──────── ENTRIES PROVIDED ────────

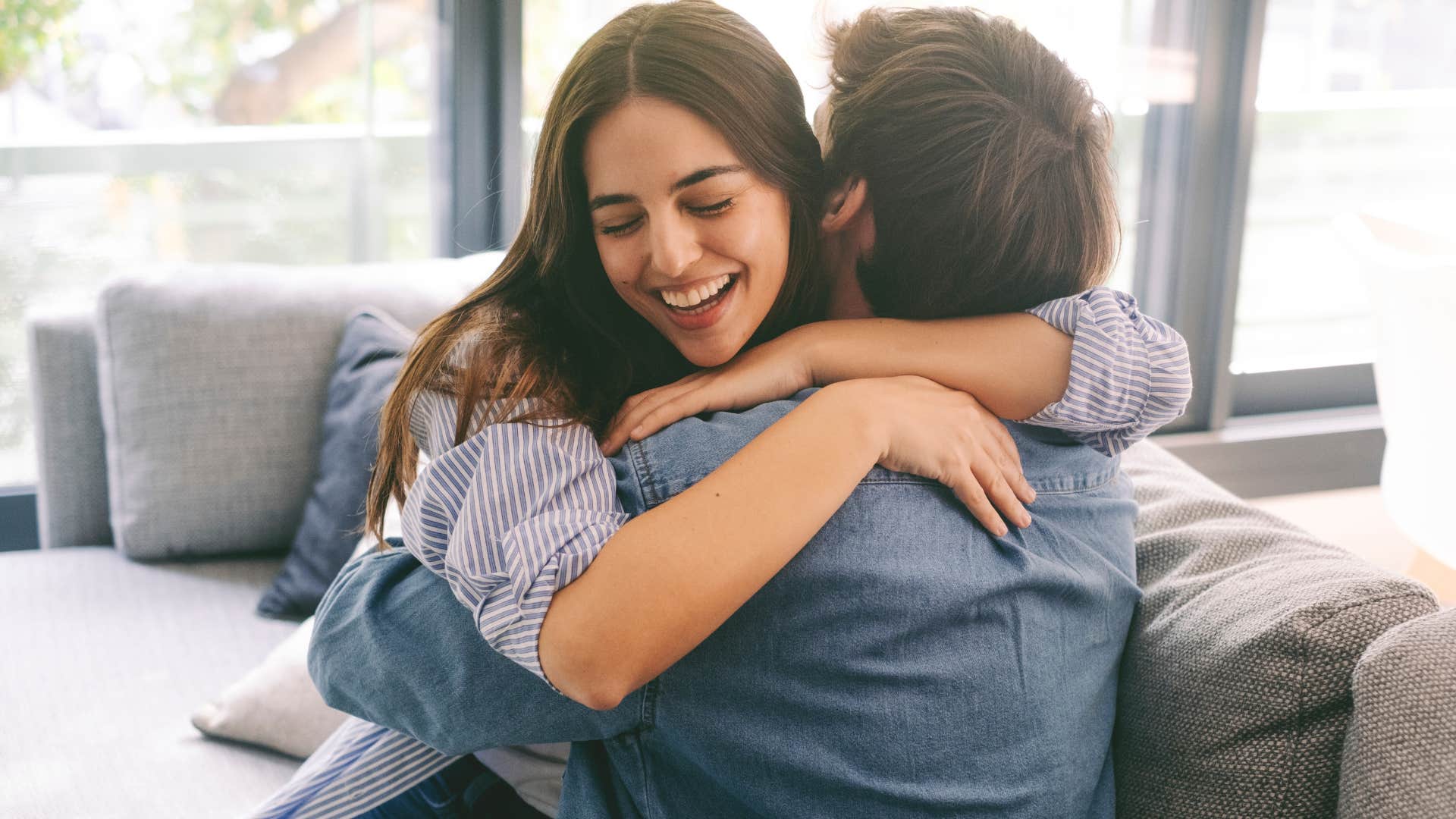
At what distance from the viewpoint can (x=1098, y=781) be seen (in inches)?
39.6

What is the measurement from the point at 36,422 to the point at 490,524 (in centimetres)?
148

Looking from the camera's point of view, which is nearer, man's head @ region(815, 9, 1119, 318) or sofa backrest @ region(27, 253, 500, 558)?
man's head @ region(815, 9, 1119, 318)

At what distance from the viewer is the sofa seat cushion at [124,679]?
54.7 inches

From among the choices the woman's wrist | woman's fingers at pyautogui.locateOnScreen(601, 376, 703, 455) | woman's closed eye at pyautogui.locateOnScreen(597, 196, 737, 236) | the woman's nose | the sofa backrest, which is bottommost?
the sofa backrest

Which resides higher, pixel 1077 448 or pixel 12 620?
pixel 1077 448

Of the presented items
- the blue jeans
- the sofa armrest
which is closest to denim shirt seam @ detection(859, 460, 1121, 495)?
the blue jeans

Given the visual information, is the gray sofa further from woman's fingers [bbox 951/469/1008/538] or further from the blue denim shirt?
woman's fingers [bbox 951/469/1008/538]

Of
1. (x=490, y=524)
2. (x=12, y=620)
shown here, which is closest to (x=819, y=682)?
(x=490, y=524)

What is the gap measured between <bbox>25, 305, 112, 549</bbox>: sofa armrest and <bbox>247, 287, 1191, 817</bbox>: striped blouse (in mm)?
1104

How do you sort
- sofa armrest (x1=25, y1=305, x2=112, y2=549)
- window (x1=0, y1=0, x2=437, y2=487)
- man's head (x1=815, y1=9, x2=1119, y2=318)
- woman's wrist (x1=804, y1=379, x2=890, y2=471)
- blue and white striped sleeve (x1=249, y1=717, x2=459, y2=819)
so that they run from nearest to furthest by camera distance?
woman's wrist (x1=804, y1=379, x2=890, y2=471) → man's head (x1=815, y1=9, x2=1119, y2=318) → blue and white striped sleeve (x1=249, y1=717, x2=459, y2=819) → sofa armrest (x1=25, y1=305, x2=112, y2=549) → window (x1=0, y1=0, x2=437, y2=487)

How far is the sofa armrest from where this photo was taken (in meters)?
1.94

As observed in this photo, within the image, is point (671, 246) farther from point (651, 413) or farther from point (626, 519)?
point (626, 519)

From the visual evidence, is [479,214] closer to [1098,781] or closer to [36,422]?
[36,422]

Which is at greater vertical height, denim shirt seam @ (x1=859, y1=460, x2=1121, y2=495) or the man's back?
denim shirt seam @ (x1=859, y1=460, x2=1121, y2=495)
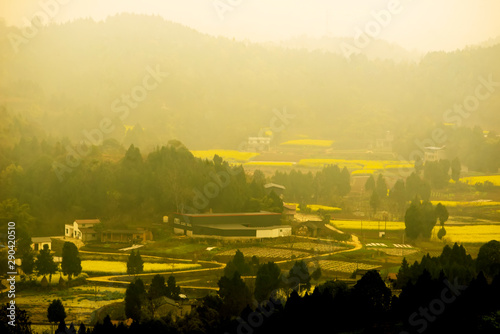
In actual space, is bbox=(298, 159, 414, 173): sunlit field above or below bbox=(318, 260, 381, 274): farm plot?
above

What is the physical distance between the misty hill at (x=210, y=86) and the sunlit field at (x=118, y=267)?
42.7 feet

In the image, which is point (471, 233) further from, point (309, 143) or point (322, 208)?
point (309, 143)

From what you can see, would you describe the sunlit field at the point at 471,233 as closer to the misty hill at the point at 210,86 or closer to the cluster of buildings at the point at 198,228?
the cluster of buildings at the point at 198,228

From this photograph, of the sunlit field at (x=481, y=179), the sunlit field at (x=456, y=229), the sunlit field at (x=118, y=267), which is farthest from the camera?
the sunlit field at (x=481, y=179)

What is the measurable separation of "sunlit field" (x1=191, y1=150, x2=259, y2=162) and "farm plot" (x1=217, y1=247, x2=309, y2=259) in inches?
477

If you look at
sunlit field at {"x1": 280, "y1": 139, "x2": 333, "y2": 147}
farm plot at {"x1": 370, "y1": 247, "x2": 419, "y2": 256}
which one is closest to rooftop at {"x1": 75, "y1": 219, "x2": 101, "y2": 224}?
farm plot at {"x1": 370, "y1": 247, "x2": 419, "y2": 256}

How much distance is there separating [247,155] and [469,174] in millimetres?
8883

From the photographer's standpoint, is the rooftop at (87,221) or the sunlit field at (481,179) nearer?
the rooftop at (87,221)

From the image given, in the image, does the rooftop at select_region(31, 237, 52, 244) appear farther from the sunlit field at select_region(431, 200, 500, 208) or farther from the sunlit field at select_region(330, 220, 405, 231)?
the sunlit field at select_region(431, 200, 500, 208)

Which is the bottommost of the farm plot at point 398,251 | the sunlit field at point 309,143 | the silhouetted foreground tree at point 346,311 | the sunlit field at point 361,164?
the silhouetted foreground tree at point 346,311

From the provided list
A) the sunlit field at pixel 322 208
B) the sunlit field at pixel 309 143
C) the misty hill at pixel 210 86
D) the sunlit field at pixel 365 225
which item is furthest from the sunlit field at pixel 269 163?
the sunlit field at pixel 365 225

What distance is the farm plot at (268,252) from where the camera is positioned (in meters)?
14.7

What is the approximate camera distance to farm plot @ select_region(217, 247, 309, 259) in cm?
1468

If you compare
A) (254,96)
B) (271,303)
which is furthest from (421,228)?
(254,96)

────────

## DIRECTIONS FOR THIS TASK
Reproduce precisely the span of lines that begins at the line containing "What is the measurable" and ends with the last line of the listing.

## SOLUTION BELOW
What is the measurable separation of "sunlit field" (x1=191, y1=150, x2=259, y2=162) and "farm plot" (x1=217, y1=247, x2=309, y2=259) in inches?
477

If you look at
sunlit field at {"x1": 280, "y1": 139, "x2": 333, "y2": 147}
farm plot at {"x1": 370, "y1": 247, "x2": 419, "y2": 256}
which one is closest to rooftop at {"x1": 75, "y1": 219, "x2": 101, "y2": 224}?
farm plot at {"x1": 370, "y1": 247, "x2": 419, "y2": 256}

How much distance is there separating [247,155] and [469,174] in millimetres?
8883

From the photographer's standpoint, is the rooftop at (87,221) or the sunlit field at (481,179) nearer?
the rooftop at (87,221)

From the image given, in the image, does the rooftop at select_region(31, 237, 52, 244) appear farther from the sunlit field at select_region(431, 200, 500, 208) or farther from the sunlit field at select_region(330, 220, 405, 231)?
the sunlit field at select_region(431, 200, 500, 208)

Which is the bottommost of the farm plot at point 398,251 | the sunlit field at point 309,143 | the silhouetted foreground tree at point 346,311 | the sunlit field at point 361,164?
the silhouetted foreground tree at point 346,311

From the provided list
A) the sunlit field at pixel 322 208
B) the sunlit field at pixel 309 143
C) the misty hill at pixel 210 86
D) the sunlit field at pixel 365 225
which item is furthest from the sunlit field at pixel 269 163?
the sunlit field at pixel 365 225

What distance is the farm plot at (268,252) from where the camera is positioned (in meters)?
14.7

What is the approximate camera distance to farm plot @ select_region(217, 247, 309, 259) in cm?
1468

If you compare
A) (254,96)
B) (271,303)
which is furthest from (421,228)?
(254,96)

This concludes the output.